Molti americani però, a fronte degli aumenti delle polizze private post-Obamacare e valutando la qualità dei servizi inclusi dalla nuova riforma troppo bassa in relazione al prezzo da pagare, hanno deciso di pagare la tassa invece della copertura. E di sostenere, singolarmente, le spese sanitarie al bisogno.

E ora?      

L’incapacità della politica americana di accordarsi su un aggiornamento dell’Obamacare spiega le ragioni di una crisi sistematica che ha inasprito il dibattito sul tema e portato candidati più radicali, come Bernie Sanders ed Elizabeth Warren, a proporre l’annullamento del sistema privato a favore di quello pubblico.
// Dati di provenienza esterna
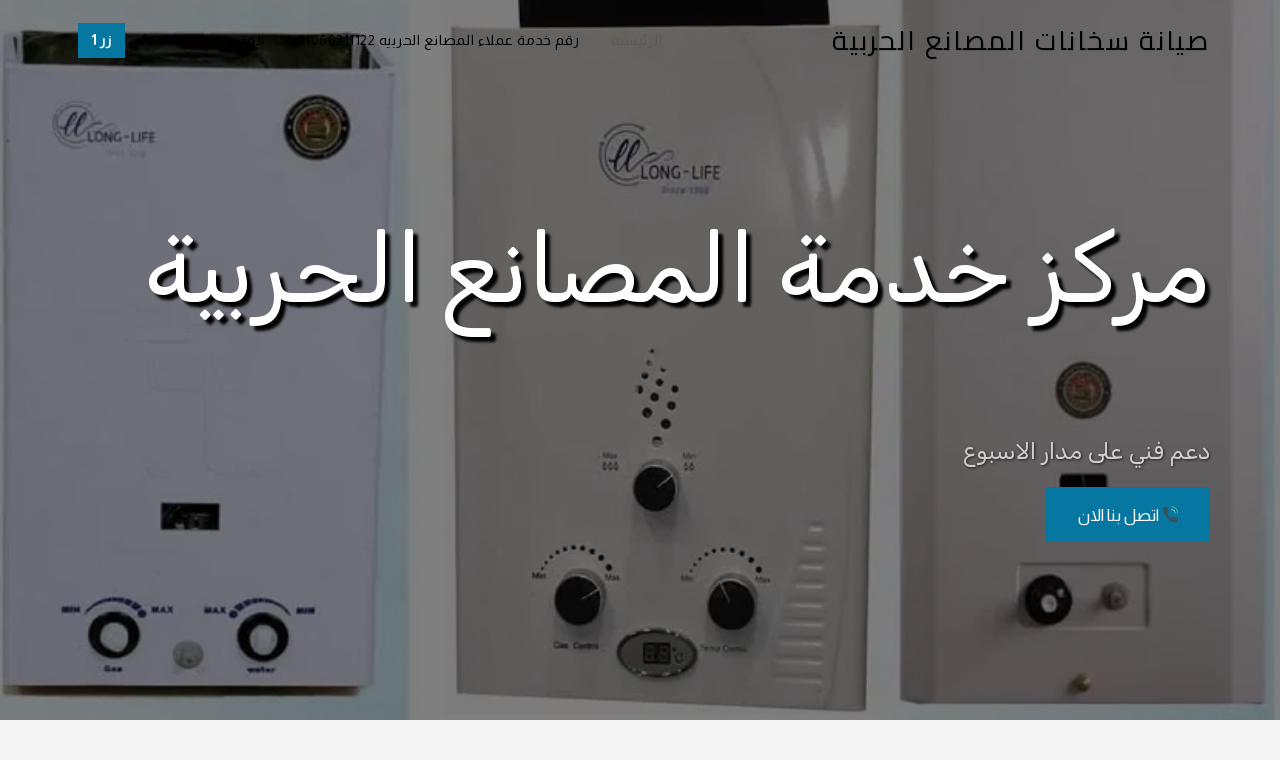

--- FILE ---
content_type: image/svg+xml
request_url: https://images.cdn-files-a.com/ready_uploads/svg/phone-call5f22b436628aa.svg?v=3
body_size: 90
content:
<svg xmlns="http://www.w3.org/2000/svg" viewBox="0 0 48 48" width="48" height="48"><g class="nc-icon-wrapper"><path d="M46,21a1,1,0,0,1-1-1A17.018,17.018,0,0,0,28,3a1,1,0,0,1,0-2A19.021,19.021,0,0,1,47,20,1,1,0,0,1,46,21Z" fill="#72c472"></path><path d="M38,21a1,1,0,0,1-1-1,9.011,9.011,0,0,0-9-9,1,1,0,0,1,0-2A11.013,11.013,0,0,1,39,20,1,1,0,0,1,38,21Z" fill="#9edb9e"></path><path d="M31.376,29.175,27.79,33.658A37.835,37.835,0,0,1,14.343,20.212l4.483-3.586a3.047,3.047,0,0,0,.88-3.614l-4.087-9.2A3.045,3.045,0,0,0,12.068,2.1L4.29,4.115A3.066,3.066,0,0,0,2.029,7.5,45.2,45.2,0,0,0,40.5,45.971a3.062,3.062,0,0,0,3.383-2.26L45.9,35.932a3.047,3.047,0,0,0-1.712-3.551L34.99,28.3A3.046,3.046,0,0,0,31.376,29.175Z" fill="#335262"></path></g></svg>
Un corteo a favore della proposta di assicurazione sanitaria per tutti: tra i primi a inserirla nel dibattito, negli Stati Uniti, il candidato Bernie Sanders (Foto Flickr)

Nonostante il 69%, come riportato dall’istituto Gallup, degli americani si dica ancora “molto soddisfatto della propria copertura privata” (con un picco dell’80% per quanto riguarda la qualità della stessa), il problema c’è eccome. Gli ospedali infatti hanno aumentato il prezzo dei loro servizi, per coprire l’aumento delle spese imposte dalle società assicurative, dopo la riforma Obama. E i prezzi sono letteralmente saliti alle stelle, sorprendendo gli utenti, anche perché gli ospedali non sono stati obbligati per legge, finora, a pubblicare un listino dei loro servizi. Tradotto: se non si è coperti, spesso ci si cura senza sapere quanto si andrà a pagare. Un problema a cui l’amministrazione Trump ha appena provato a far fronte, con una proposta federale che costringerà le strutture ospedaliere a segnalare pubblicamente e online i listini dei prezzi che hanno concordato con le compagnie assicurative.

Effetto sorpresa

Anche se le criticità non finiscono qui. Molte delle persone vittima delle cause legali degli ospedali non sono, infatti, prive di una copertura, ma ne avevano una garantita dall’azienda per cui lavoravano o lavorano.

È il caso, riportato di recente dal New York Times, di Amanda Sturgill, una donna di 41 anni della Virginia che credeva di aver usufruito di servizi coperti dalla sua assicurazione. Solo dopo le visite mediche e le operazioni, Sturgil ha scoperto non fosse così, vedendosi prima arrivare in casella bollette mediche da migliaia di dollari e poi la causa dall’ospedale da cui si era recata per le cure.

Un benefattore a sorpresa ha salvato Amanda Sturgill, pagandole il debito anonimamente dopo aver letto la storia sul giornale. Ma di casi come Sturgill, in America, ce ne sono sempre di più. E la politica statunitense continua a dimostrarsi incapace di parlarsi, per trovare finalmente una soluzione a un problema paradossale.